## A note on Huisken’s paper 1984

$\mathbf{Thm(Myers):}$ If a Riemannian manifold has $Ric\geq (n-1)K$, then $diam(M)\leq \frac{\pi}{K}$.

Suppose we know a function $h:M\to \mathbb{R}^+$, $M$ is compact and the gradient estimate

$|\nabla h|\leq \eta^2 h^2_{\max}$ on $M$      $(1)$

and $Ric_M\geq (n-1)c^2h^2$. Consider the relation $\displaystyle h_{\min}\geq (1-\eta)h_{\max}$.

$\mathbf{Proof:}$

Let $x$ is a point on $M$, $h$ achieves the maximum. Since $(1)$, then

$h(x)>(1-\eta)h_{\max}$ in $B=B(x,\eta^{-1}h^{-1}_{\max})$,

By the Myers thm, we get

$\displaystyle diam(B)\leq \frac{\pi}{(1-\eta)h_{\max}}$

But we know if $\eta$ is small enough, then $\displaystyle \eta^{-1}h^{-1}_{\max}>\frac{\pi}{(1-\eta)h_{\max}}$. This forces $diam(M)<\eta^{-1}h^{-1}_{\max}$, then

$\displaystyle h_{\min}\geq (1-\eta)h_{\max}$.

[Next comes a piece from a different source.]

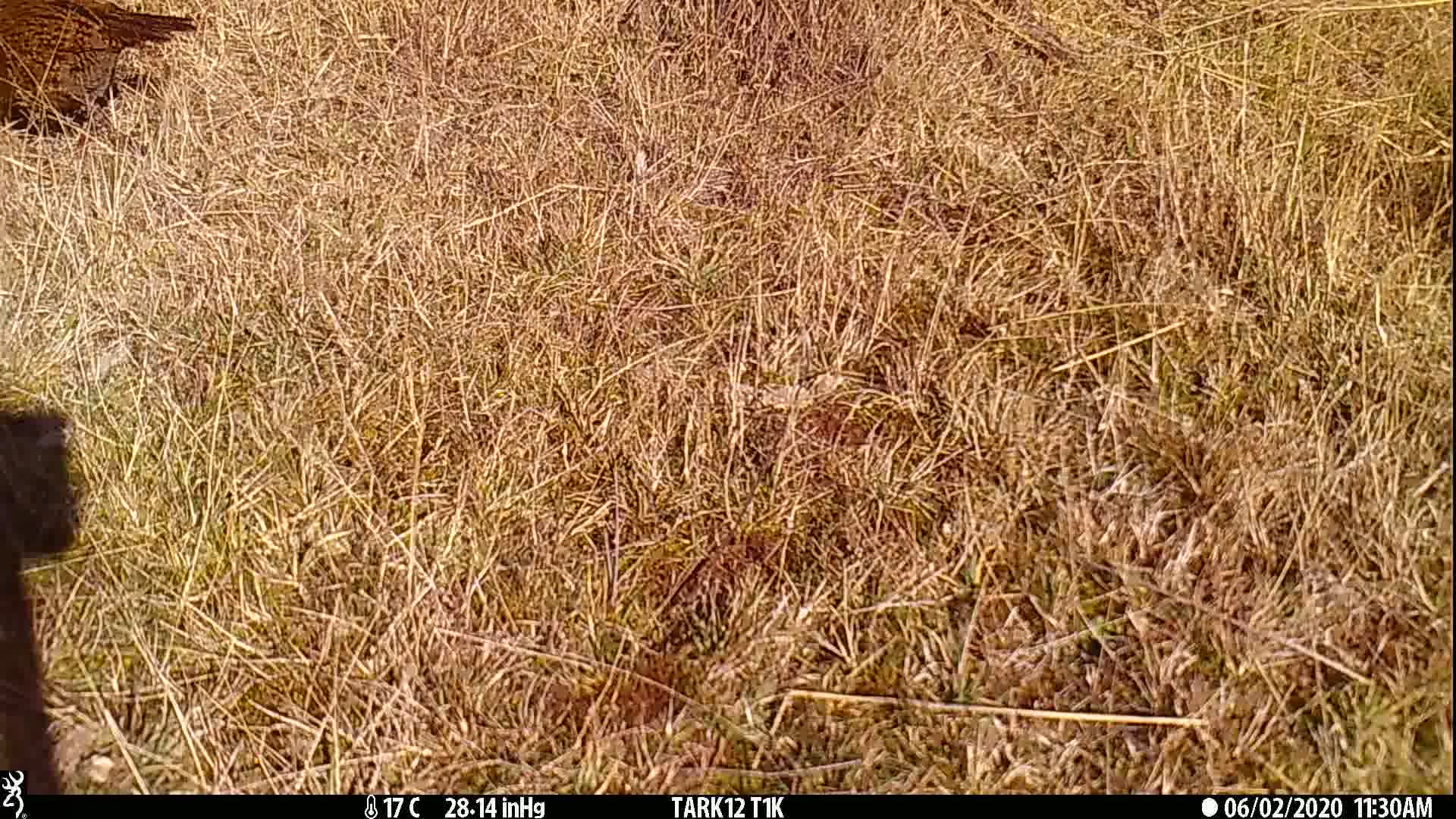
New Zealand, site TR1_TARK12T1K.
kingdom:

$\text{Q.E.D}\hfill \square$

$\mathbf{Remark:}$ Gerhard Huisken. Flow by mean curvature of convex surfaces into spheres.1984. p258 lemma 8.6.

The parameter $\eta$ has relation with $M$ and $h_{\max}$. We can not apply Myers thm directly. Guo Bin told me this method.